- Date: 16–22 September 2019
- Edition: 12th
- Surface: Clay
- Location: Biella, Italy

Champions

Singles
- Gianluca Mager

Doubles
- Tomislav Brkić / Ante Pavić
- ← 2018 · Thindown Challenger Biella · 2020 →

= 2019 Thindown Challenger Biella =

The 2019 Thindown Challenger Biella was a professional tennis tournament played on outdoor red clay courts. It was part of the 2019 ATP Challenger Tour. It took place in Biella, Italy between 16 and 22 September 2019.

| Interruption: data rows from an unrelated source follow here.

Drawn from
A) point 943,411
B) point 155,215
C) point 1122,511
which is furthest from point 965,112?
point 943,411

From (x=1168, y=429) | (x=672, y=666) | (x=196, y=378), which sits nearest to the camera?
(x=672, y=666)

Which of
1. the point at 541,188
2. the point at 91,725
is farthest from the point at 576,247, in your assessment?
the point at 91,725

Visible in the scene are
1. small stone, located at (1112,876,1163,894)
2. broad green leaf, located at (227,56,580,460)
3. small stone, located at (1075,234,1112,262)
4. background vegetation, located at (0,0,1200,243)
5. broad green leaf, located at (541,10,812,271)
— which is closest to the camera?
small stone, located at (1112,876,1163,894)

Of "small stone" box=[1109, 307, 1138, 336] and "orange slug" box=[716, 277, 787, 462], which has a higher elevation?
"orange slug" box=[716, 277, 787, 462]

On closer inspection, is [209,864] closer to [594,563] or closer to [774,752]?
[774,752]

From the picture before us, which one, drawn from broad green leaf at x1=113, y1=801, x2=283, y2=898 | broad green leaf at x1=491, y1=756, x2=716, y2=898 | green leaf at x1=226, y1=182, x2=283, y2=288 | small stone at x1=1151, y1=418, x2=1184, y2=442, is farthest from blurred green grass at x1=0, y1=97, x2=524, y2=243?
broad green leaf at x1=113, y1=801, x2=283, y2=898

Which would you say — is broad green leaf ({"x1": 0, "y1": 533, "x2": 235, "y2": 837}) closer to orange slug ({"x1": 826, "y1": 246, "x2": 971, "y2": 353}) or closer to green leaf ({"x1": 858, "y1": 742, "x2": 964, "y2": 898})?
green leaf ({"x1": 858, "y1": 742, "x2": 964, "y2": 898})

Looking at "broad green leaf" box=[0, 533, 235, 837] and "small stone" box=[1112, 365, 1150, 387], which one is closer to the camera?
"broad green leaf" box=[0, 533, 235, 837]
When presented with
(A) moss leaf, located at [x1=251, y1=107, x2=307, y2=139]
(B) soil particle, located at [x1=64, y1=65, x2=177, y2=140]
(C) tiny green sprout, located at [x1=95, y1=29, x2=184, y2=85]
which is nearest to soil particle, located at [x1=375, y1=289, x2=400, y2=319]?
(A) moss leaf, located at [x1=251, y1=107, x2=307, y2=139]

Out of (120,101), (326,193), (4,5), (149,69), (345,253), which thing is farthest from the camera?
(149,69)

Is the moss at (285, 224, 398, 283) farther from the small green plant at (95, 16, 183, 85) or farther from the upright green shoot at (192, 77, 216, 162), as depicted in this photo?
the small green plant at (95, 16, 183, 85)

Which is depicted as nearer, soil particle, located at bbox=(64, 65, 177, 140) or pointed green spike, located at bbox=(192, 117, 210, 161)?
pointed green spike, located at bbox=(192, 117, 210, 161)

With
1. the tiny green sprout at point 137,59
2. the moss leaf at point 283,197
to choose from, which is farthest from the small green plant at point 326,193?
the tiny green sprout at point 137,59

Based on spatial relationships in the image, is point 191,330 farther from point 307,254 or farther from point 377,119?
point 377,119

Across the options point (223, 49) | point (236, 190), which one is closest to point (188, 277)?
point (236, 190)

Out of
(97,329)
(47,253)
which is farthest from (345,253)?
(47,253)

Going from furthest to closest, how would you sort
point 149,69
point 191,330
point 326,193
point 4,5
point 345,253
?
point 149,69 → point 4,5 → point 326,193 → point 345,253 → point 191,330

==Singles main-draw entrants==

===Seeds===

| Country | Player | Rank^{1} | Seed |
|---|---|---|---|
| ESP | Alejandro Davidovich Fokina | 109 | 1 |
| ESP | Jaume Munar | 112 | 2 |
| SVK | Andrej Martin | 114 | 3 |
| ITA | Paolo Lorenzi | 121 | 4 |
| JPN | Taro Daniel | 137 | 5 |
| ITA | Lorenzo Giustino | 138 | 6 |
| ITA | Alessandro Giannessi | 140 | 7 |
| ITA | Gianluca Mager | 142 | 8 |
| ITA | Filippo Baldi | 148 | 9 |
| ITA | Federico Gaio | 154 | 10 |
| ESP | Mario Vilella Martínez | 190 | 11 |
| ARG | Marco Trungelliti | 196 | 12 |
| ESP | Tommy Robredo | 201 | 13 |
| ITA | Stefano Napolitano | 203 | 14 |
| FRA | Elliot Benchetrit | 211 | 15 |
| ARG | Carlos Berlocq | 228 | 16 |

- Rankings are as of 9 September 2019.

===Other entrants===
The following players received wildcards into the singles main draw:
- ITA Federico Arnaboldi
- ITA Matteo Arnaldi
- ITA Giacomo Dambrosi
- ITA Gabriele Felline
- ITA Pietro Rondoni

The following player received entry into the singles main draw using a protected ranking:
- ESP Daniel Muñoz de la Nava

The following players received entry from the qualifying draw:
- BRA Oscar José Gutierrez
- BRA Fernando Romboli

==Champions==

===Singles===

- ITA Gianluca Mager def. ITA Paolo Lorenzi 6–0, 6–7^{(4–7)}, 7–5.

===Doubles===

- BIH Tomislav Brkić / CRO Ante Pavić def. URU Ariel Behar / KAZ Andrey Golubev 7–6^{(7–2)}, 6–4.